Kalsec’s new Hot and Spicy eBook reveals that there were 18,000 new products introduced in 2016 globally that were spicy—compare this with just 3,000 in 2007. It marks a 6% increase from the previous year, reaching a 20% compound annual growth rate over the nine years the index started tracking.

“The [Kalsec HeatSync Heat Index] increased six percent from the previous year, reaching a 20 percent compound annual growth rate, or CAGR, over the nine-year period,” ​states the eBook. “The CAGR does not show signs of slowing down anytime soon. Food processors, manufacturers and consumer packaged goods [CPG] food companies wanting to innovate should be looking towards new ways to bring hot and spicy foods to the market.”

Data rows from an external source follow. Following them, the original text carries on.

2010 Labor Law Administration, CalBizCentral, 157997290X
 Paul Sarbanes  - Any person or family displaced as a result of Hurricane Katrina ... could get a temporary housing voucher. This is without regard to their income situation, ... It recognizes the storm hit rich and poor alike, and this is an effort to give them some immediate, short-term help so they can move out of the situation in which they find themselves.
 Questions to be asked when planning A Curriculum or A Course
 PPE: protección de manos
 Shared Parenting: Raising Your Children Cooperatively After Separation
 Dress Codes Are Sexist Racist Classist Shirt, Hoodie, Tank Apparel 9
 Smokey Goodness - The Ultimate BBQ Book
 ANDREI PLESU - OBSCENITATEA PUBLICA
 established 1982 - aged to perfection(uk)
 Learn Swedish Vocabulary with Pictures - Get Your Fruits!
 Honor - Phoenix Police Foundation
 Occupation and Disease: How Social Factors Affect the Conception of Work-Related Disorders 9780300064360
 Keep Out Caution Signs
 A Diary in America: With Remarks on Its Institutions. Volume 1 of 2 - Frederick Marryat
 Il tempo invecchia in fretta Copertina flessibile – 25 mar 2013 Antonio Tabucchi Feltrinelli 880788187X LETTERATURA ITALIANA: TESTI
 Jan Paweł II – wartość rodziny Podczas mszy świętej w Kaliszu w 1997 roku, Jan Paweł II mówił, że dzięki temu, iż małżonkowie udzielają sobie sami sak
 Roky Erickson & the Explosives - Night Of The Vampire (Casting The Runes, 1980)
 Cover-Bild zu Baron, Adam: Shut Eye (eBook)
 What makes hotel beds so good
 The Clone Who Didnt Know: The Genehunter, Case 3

The eBook, which can be found HERE​, pulls together data from consumer surveys and market research from both retail and restaurant menus, including macro trends and regional differences. The document reveals that 90% of American consumers and 80% of European consumers enjoy hot and spicy foods. One in four US consumers are eating spicy foods more often than they did one year ago.

“Every food provider, from CPG food companies to restaurants and newer food producer models like meal kit delivery companies, is trying to predict the next big thing in food,” ​states the eBook. “Incremental growth is just as important with new product launches and ‘limited time offer’ products.

“How do hot and spicy flavors play a part? With the consistent growth in demand for hot and spicy foods and the consumer trends towards more heat and more subtle, specialized flavors, custom hot and spicy products and menu flavors open the doors to unlimited innovation.”

Kalsec HeatSync 1
Source © Kalsec

Consumer data

The eBook also presents data from a recent Kalsec survey that indicated that two out of every five American consumers like to snack on spicy foods, while one in every two would try a hot and spicy snack option. In addition, 66% of consumers are interested in a sweet and spicy combination, while 50% are interested in sweet and tangy flavors. Thirty-six percent of consumers said that the source of the heat is important to them.

Kalsec’s Consumer Trend Analysis is based on surveys of 1,400 American, 1,000 British, 1,000 French and 1,000 German consumers ages 18 and over.

Retail and culinary insights

This consumer interest is being matched by new product launches around the world. Retail insights developed in partnership with Innova Market Insights revealed that Europe leads the way on new hot and spicy product launches from 2007-16, with 40%. Asia is second with 29%, and North America third with 18%. A key product category in North America is table sauces, which account for 17% of the product launches, with a compound annual growth rate (CAGR) of 25%.

So which end-product applications present the best chance of success for new products? The figure below illustrates the leading food application categories with the strongest CAGRs over the past decade.

“The top categories, with the highest growth rates, provide the lowest risk categories for exploring a new hot and spicy product, as consumers are used to seeing these products with spicy flavor options,”​ explained Kalsec.